* Entries supplied:
.....
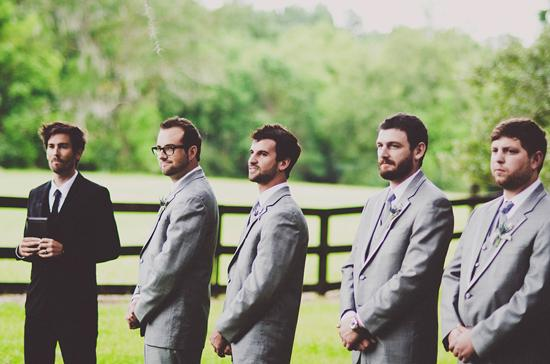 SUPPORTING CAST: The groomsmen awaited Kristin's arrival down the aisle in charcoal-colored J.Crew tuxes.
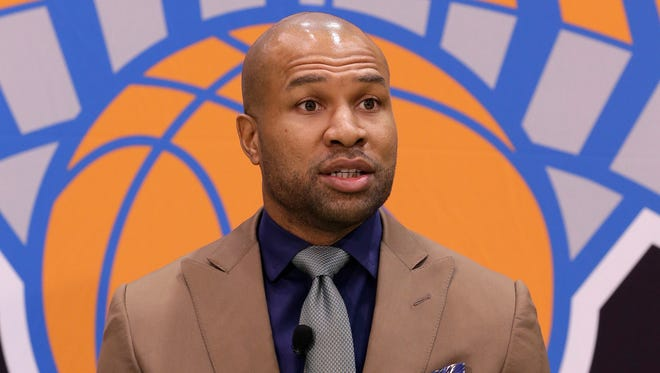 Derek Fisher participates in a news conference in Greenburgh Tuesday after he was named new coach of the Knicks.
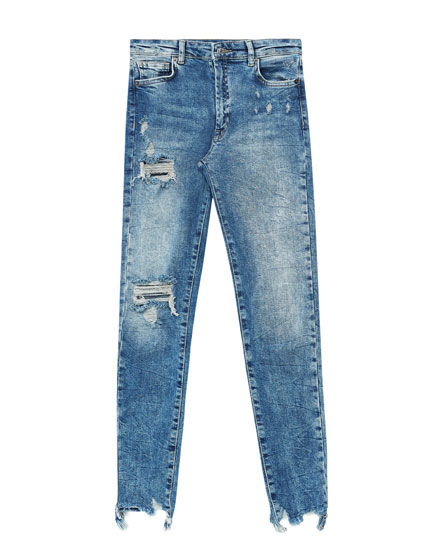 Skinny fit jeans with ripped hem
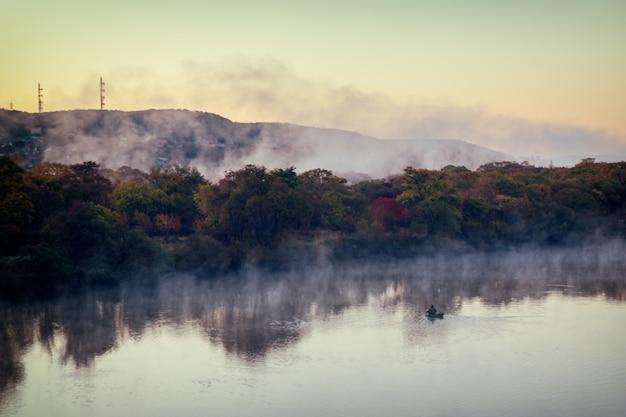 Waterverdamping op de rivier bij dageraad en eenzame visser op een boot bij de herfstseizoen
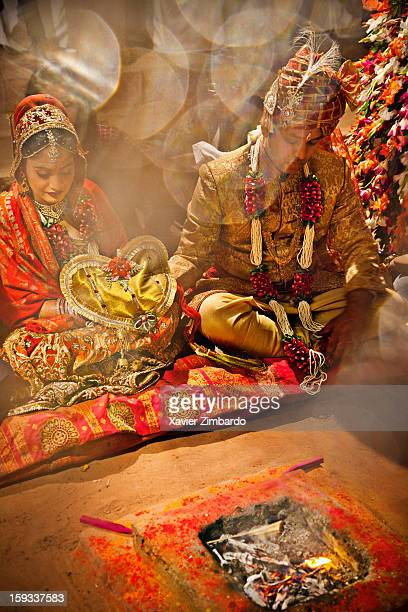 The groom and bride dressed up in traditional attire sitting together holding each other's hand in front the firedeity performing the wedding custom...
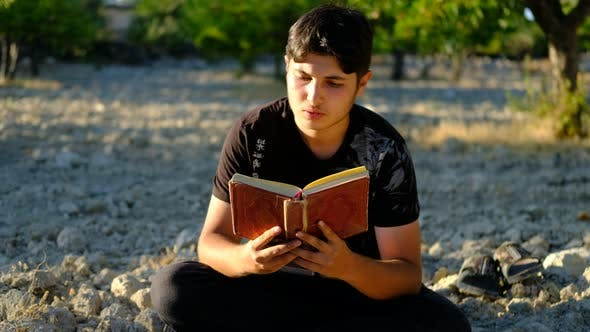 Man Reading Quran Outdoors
.....
* Work item: The required output is every line from the beginning of the material above through the line with "Waterverdamping op de", exact and without pictures.

* Task output:
 SUPPORTING CAST: The groomsmen awaited Kristin's arrival down the aisle in charcoal-colored J.Crew tuxes.
 Derek Fisher participates in a news conference in Greenburgh Tuesday after he was named new coach of the Knicks.
 Skinny fit jeans with ripped hem
 Waterverdamping op de rivier bij dageraad en eenzame visser op een boot bij de herfstseizoen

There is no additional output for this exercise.